Grove defines the aim of management as increasing the productivity of subordinates, which can be achieved in only two ways: by improving their skills and by improving their motivation. Skills are improved by training, which the manager should undertake himself, considering it not busywork but an opportunity to solidify his own understanding and role-model corporate behavior. Motivation meanwhile is improved best via one-on-one performance reviews. These measures for corporate success are bracingly clear and specific — both the reasoning behind them and how to undertake them.
A refugee from Nazi Europe, Grove may be a legend yet the book is suffused with a democratic humility, a great American sense that success can be approached by all as an engineering problem. A book among books.
PS — A high testament: I actually remembered all these points without reopening High Output Management. I don’t think that’s ever happened before.
Wednesday, December 16th, 2020
The architect would surely be pleased that there is once again a Frank Lloyd Wright hotel in Japan — though he’d probably say: Just the one? (Actually it’s not by Wright but Arata Endo, who seems a tasteful and disciplined disciple.)
The first lab-grown chicken meat will be served at a Singapore restaurant this weekend!
Good old Speccie:
For Britain, there are many lessons to be learned from the IDF, a democratic military machine that relies heavily on technology to engage enemies on various fronts and in diverse contexts.
This from “Britain is right to pursue closer military ties to Israel” by Jake Wallis Simons. I had not known that the source of Israel’s tip-off regarding Syria’s North Korean nuclear reactor was a British spy.
Tuesday, December 15th, 2020
Monday, December 14th, 2020
Dave Rupert does a nice job (April 2018) listing the pitfalls of card UIs. I’m beginning to think though that for Rupert, a long list of drawbacks is throat-clearing for “I’m going ahead with this.”
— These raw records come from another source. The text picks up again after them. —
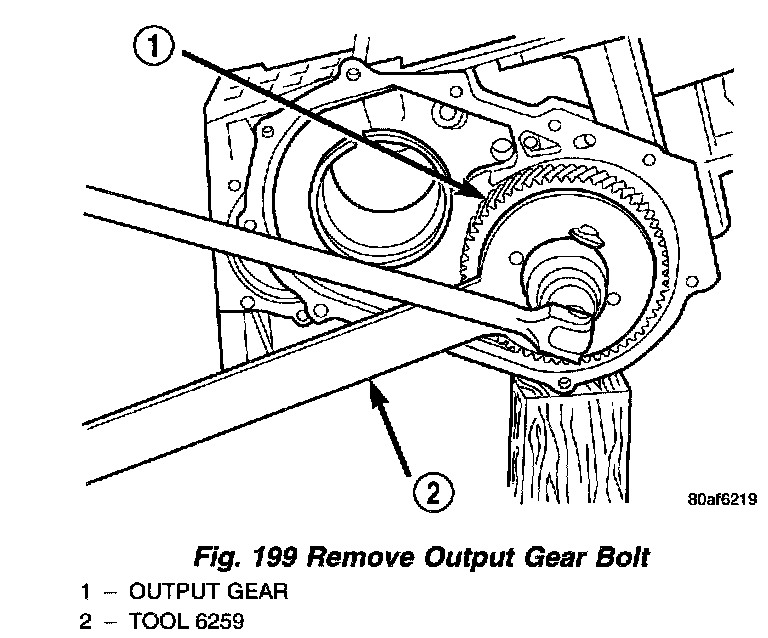 1

2

80af6219

Fig. 199 Remove Output Gear Bolt

1 – OUTPUT GEAR
2 – TOOL 6259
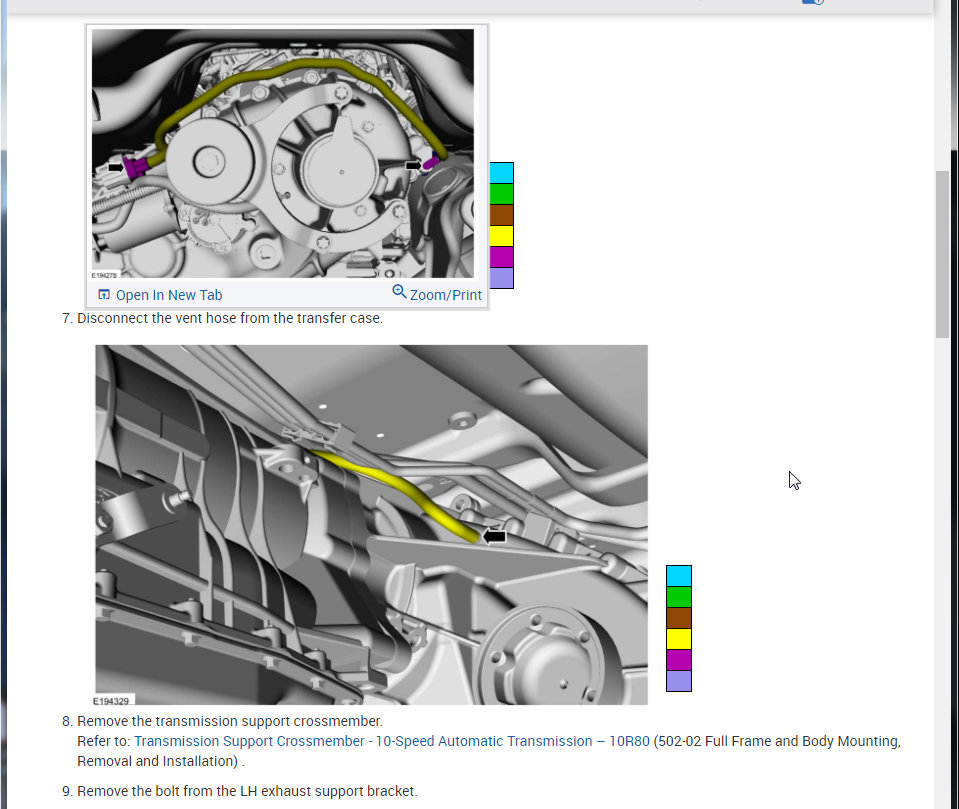 E194278

Open In New Tab

Zoom/Print

7. Disconnect the vent hose from the transfer case.

E194329

8. Remove the transmission support crossmember.
Refer to: Transmission Support Crossmember - 10-Speed Automatic Transmission – 10R80 (502-02 Full Frame and Body Mounting, Removal and Installation) .

9. Remove the bolt from the LH exhaust support bracket.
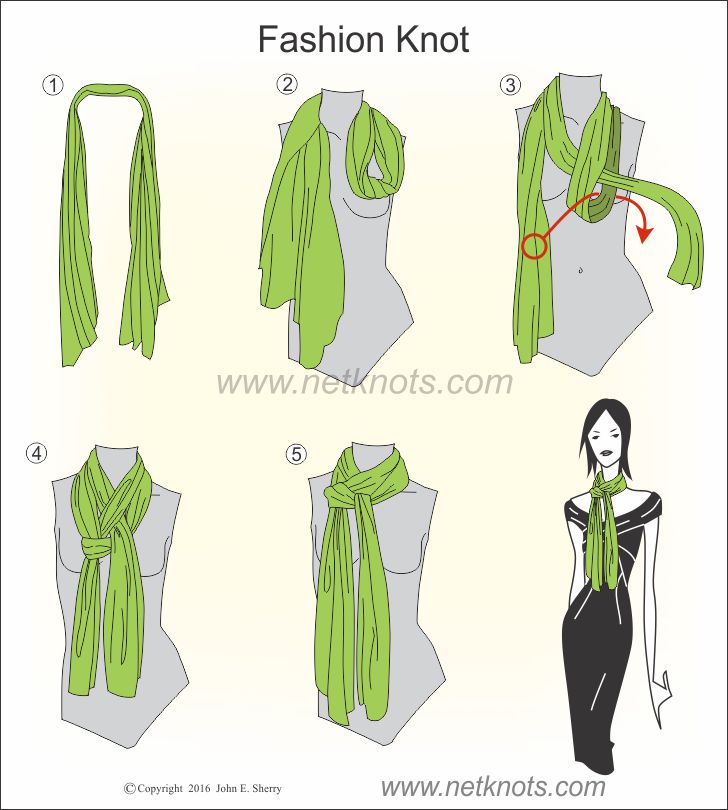 Fashion Knot

①

②

③

www.netknots.com

④

⑤

©Copyright 2016 John E. Sherry

www.netknots.com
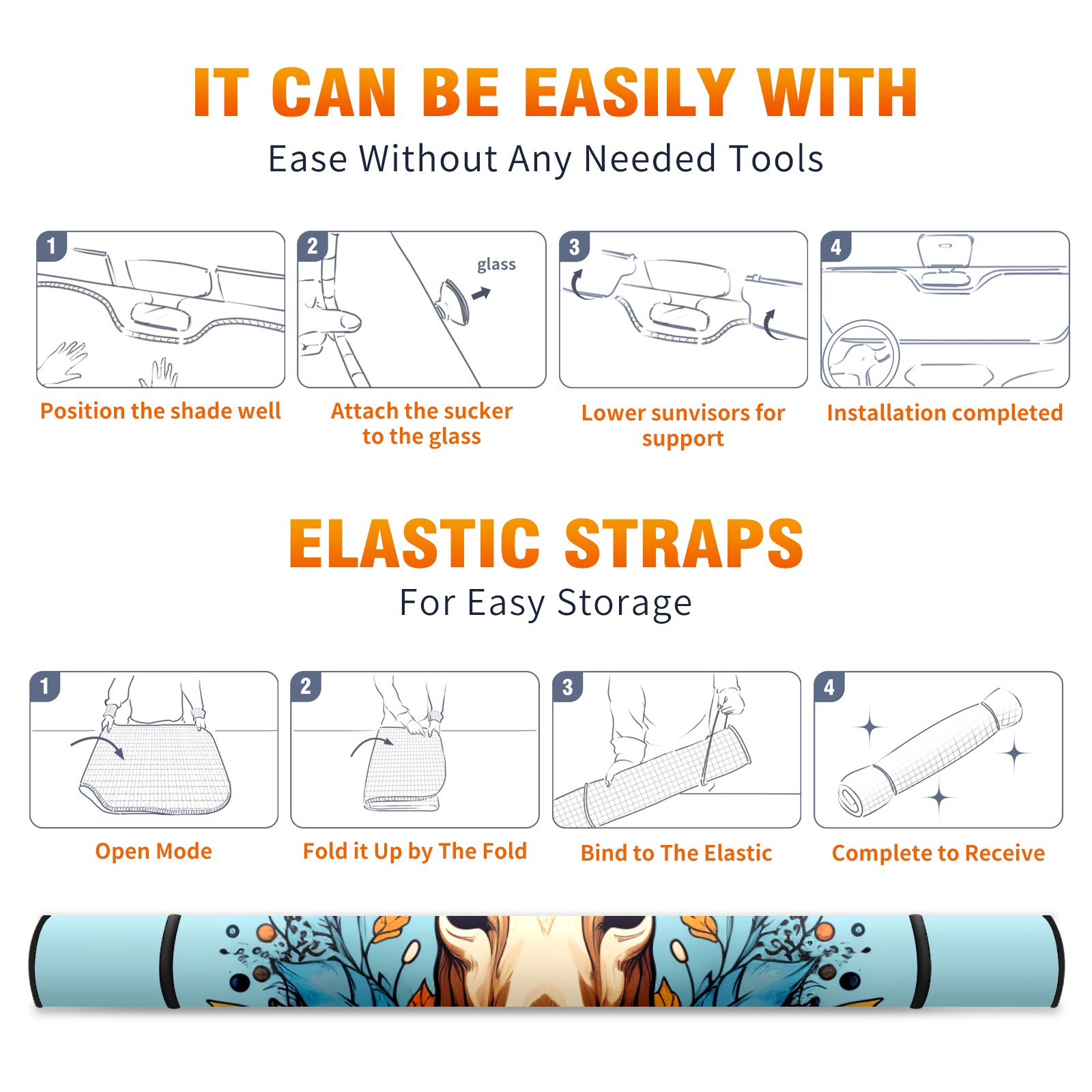 IT CAN BE EASILY WITH

Ease Without Any Needed Tools

1

Position the shade well

2

glass

Attach the sucker to the glass

3

Lower sunvisors for support

4

Installation completed

ELASTIC STRAPS

For Easy Storage

1

Open Mode

2

Fold it Up by The Fold

3

Bind to The Elastic

4

Complete to Receive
Friday, December 11th, 2020
I’ve been surprised and disappointed by just how many people are hesitant to take up the COVID-19 vaccines now coming online. In this concerned Nautilus article “How to Build Trust in Covid-19 Vaccines”, the authors take on the issue with sober good sense, eg:
Mandatory vaccination policies should be avoided because they could backfire. More acceptable would be tying vaccination status to travel or access to public places.